(EXERCISE DATA Opens)

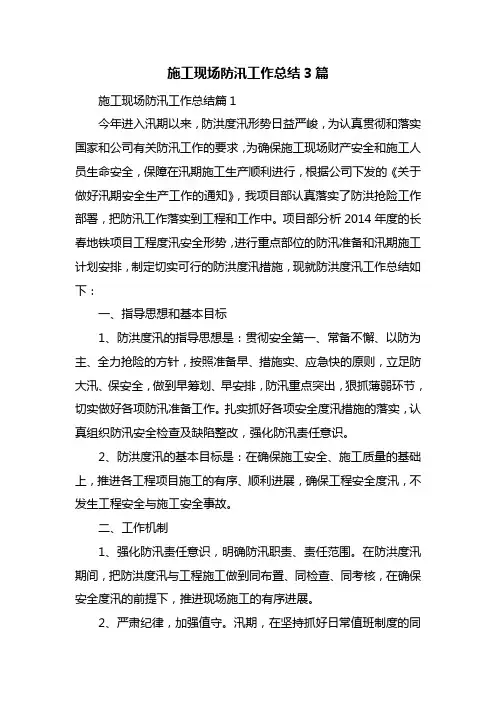 施工现场防汛工作总结3篇

施工现场防汛工作总结篇1

今年进入汛期以来，防洪度汛形势日益严峻，为认真贯彻和落实国家和公司有关防汛工作的要求，为确保施工现场财产安全和施工人员生命安全，保障在汛期施工生产顺利进行，根据公司下发的《关于做好汛期安全生产工作的通知》，我项目部认真落实了防洪抢险工作部署，把防汛工作落实到工程和工作中。项目部分析2014年度的长春地铁项目工程度汛安全形势，进行重点部位的防汛准备和汛期施工计划安排，制定切实可行的防洪度汛措施，现就防洪度汛工作总结如下：

一、指导思想和基本目标

1、防洪度汛的指导思想是：贯彻安全第一、常备不懈、以防为主、全力抢险的方针，按照准备早、措施实、应急快的原则，立足防大汛、保安全，做到早筹划、早安排，防汛重点突出，狠抓薄弱环节，切实做好各项防汛准备工作。扎实抓好各项安全度汛措施的落实，认真组织防汛安全检查及缺陷整改，强化防汛责任意识。

2、防洪度汛的基本目标是：在确保施工安全、施工质量的基础上，推进各工程项目施工的有序、顺利进展，确保工程安全度汛，不发生工程安全与施工安全事故。

二、工作机制

1、强化防汛责任意识，明确防汛职责、责任范围。在防洪度汛期间，把防洪度汛与工程施工做到同布置、同检查、同考核，在确保安全度汛的前提下，推进现场施工的有序进展。

2、严肃纪律，加强值守。汛期，在坚持抓好日常值班制度的同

(EXERCISE DATA Closes)

TASK DIRECTIONS » Your answer must be an exact copy of every entry, with no pictures in it.

RESULT »
 施工现场防汛工作总结3篇

施工现场防汛工作总结篇1

今年进入汛期以来，防洪度汛形势日益严峻，为认真贯彻和落实国家和公司有关防汛工作的要求，为确保施工现场财产安全和施工人员生命安全，保障在汛期施工生产顺利进行，根据公司下发的《关于做好汛期安全生产工作的通知》，我项目部认真落实了防洪抢险工作部署，把防汛工作落实到工程和工作中。项目部分析2014年度的长春地铁项目工程度汛安全形势，进行重点部位的防汛准备和汛期施工计划安排，制定切实可行的防洪度汛措施，现就防洪度汛工作总结如下：

一、指导思想和基本目标

1、防洪度汛的指导思想是：贯彻安全第一、常备不懈、以防为主、全力抢险的方针，按照准备早、措施实、应急快的原则，立足防大汛、保安全，做到早筹划、早安排，防汛重点突出，狠抓薄弱环节，切实做好各项防汛准备工作。扎实抓好各项安全度汛措施的落实，认真组织防汛安全检查及缺陷整改，强化防汛责任意识。

2、防洪度汛的基本目标是：在确保施工安全、施工质量的基础上，推进各工程项目施工的有序、顺利进展，确保工程安全度汛，不发生工程安全与施工安全事故。

二、工作机制

1、强化防汛责任意识，明确防汛职责、责任范围。在防洪度汛期间，把防洪度汛与工程施工做到同布置、同检查、同考核，在确保安全度汛的前提下，推进现场施工的有序进展。

2、严肃纪律，加强值守。汛期，在坚持抓好日常值班制度的同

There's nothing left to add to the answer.